Gombrowicz devoraba a los polacos con la vista para investigar las características de su aspecto, sus movimientos, su forma de hablar y sus caras. Mientras vivió en Polonia no estuvo seguro de las impresiones que le despertaban los polacos, pero aquí, en la Argentina, pudo contrastar esas impresiones con un material humano de lo más variado, compuesto de todas las razas y de todas las naciones posibles.
“Es para mí como una especie de placer doloroso el mirar de improviso a un polaco y verlo de esta nueva forma, igual que se ve a un extranjero, pudiendo verificar de ese modo mis impresiones anteriores cuando estaba aprisionado por la polonidad y, ¿para qué ocultarlo?, bastante atormentado por ella”.
“Hace poco, en Buenos Aires, experimenté de un modo repentino e inesperado una confrontación así […] Fui por casualidad a un concierto, llegué tarde, entré en la sala cuando ya sonaba el tema del primer alegro de la ‘Eroica’; no tenía idea de quien era aquel tipo delgado que dirigía, pero la ejecución de la sinfonía beethoveniana era notable y en algunos detalles tan original que discutí sobre el asunto con Gómez, el amigo argentino que me acompañaba”.
Cuando terminó el concierto fuimos a ver a Stanislaw Skrowaczewski, un compositor y director de orquesta polaco. Las características físicas y espirituales del maestro que Gombrowicz había notado durante el concierto, se le organizaron en esa forma de tipo polaco que ya conocía, igual que lo que ocurre con un paisaje cuando un detalle nos lo permite identificar como algo familiar.
“Pero al mismo tiempo, creedme, todo eso estuvo acompañado de una desagradable puntada en el corazón, quizás a causa de tantos enfrentamientos míos con aquel ‘tipo polaco’ al que yo también pertenecía”.
No hay que buscar en esta reacción un complejo de inferioridad de Gombrowicz, su condición de forastero impenitente lo había curado de ese problema y se sentía cómodo en cualquier ambiente. Ese exotismo de su país que le recodaba el director de orquesta no era solamente misterioso, también parecía una forma de huir de las preocupaciones y de las luchas de cada día muy típica de los polacos.

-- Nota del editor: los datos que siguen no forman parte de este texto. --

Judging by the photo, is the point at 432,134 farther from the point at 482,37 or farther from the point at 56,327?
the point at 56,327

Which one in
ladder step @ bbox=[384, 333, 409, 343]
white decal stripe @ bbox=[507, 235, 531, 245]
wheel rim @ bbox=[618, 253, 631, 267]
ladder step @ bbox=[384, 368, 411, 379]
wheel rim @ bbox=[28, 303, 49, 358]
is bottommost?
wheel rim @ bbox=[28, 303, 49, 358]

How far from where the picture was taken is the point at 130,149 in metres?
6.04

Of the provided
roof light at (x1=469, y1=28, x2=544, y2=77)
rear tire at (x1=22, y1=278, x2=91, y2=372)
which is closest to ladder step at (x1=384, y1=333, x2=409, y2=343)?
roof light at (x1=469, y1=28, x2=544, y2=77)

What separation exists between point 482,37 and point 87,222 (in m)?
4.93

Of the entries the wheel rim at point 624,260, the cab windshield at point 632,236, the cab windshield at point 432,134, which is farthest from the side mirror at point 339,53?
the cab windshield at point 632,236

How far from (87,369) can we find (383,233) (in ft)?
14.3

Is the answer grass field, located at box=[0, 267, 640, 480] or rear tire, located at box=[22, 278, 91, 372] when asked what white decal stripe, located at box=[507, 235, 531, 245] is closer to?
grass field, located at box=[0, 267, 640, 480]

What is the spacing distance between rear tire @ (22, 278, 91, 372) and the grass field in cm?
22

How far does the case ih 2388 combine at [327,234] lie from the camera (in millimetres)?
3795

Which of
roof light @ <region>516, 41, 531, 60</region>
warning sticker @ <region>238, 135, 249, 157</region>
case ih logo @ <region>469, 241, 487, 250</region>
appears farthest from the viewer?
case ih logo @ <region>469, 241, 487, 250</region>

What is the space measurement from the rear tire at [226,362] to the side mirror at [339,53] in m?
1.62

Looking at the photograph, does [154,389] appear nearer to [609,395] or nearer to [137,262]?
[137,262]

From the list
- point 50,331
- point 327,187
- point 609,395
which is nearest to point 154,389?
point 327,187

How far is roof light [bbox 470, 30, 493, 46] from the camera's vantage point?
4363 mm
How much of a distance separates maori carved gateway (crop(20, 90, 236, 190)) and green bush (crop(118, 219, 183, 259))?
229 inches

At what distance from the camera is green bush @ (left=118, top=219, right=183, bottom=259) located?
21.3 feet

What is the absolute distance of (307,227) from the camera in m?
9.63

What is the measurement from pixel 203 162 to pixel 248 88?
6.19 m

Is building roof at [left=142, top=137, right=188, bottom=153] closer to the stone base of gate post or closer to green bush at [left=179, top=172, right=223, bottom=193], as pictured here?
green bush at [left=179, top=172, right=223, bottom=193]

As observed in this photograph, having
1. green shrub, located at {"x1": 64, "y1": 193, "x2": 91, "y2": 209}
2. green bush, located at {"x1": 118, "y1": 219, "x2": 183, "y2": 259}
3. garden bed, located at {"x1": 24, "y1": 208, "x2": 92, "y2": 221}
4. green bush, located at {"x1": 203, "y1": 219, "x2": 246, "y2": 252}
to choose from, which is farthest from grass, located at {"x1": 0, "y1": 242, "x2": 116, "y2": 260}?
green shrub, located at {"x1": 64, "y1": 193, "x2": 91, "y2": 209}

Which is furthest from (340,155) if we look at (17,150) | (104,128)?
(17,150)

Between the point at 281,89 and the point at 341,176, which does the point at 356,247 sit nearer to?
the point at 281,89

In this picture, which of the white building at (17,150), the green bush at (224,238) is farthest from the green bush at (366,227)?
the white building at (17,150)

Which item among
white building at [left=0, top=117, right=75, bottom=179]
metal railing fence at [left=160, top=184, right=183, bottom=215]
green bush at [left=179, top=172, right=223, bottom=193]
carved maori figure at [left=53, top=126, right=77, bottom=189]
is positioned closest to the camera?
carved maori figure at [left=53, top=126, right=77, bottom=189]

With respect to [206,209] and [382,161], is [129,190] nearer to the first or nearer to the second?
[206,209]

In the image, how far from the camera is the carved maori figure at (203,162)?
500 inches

“Lo captó el ilustre Marcel Prust al describir sus encuentros con un pequeño grupo de ‘muchachas en flor’ […]”.
“Al conocerlas más de cerca, cuando le fueron reveladas sus preocupaciones, intereses, sueños y penas, las encantadoras muchachas dejaron de encantarle; y lo mismo le ocurrió con los salones de la aristocracia parisina, que se le convirtieron en aburrimiento cuando dejaron de ser algo desconocido y misterioso. Pero para Proust la vida consistía sobre todo en conocer, o sea en matar el encanto que nace de nuestra ignorancia”.
El propósito que tenía Gombrowicz cuando se encontraba con algún polaco era el de verlo en su misterio, como lo verían, por ejemplo, un español o un boliviano, en su calidad de extranjero. No obstante el misterio polaco tenía los pies de barro. Polonia era un país que no se destacaba demasiado, que carecía de una cara propia, pero los polacos, sin embargo, no pasaban por el mundo desapercibidos, aunque en la mayoría de los casos llamaban la atención por sus extravagancias.
A pesar de todo, el misterio polaco existe, una cierta manera polaca que atrae e interesa al extranjero.
Yo quiero que los gombrowiczidas juzguen con su propia cabeza el aspecto que tiene Gombrowicz en la foto de esta historia verdadera tomada en uno de los balcones de su piso en Vence.
A mí me parece, cuando la miro, que la descripción que hace el Cacatúa de Gombrowicz no está a la altura de las circunstancias, me da la impresión de que Héctor Manjarrez se ha convertido en una cacatúa, una cacatúa que sueña con la pinta de Carlos Gardel.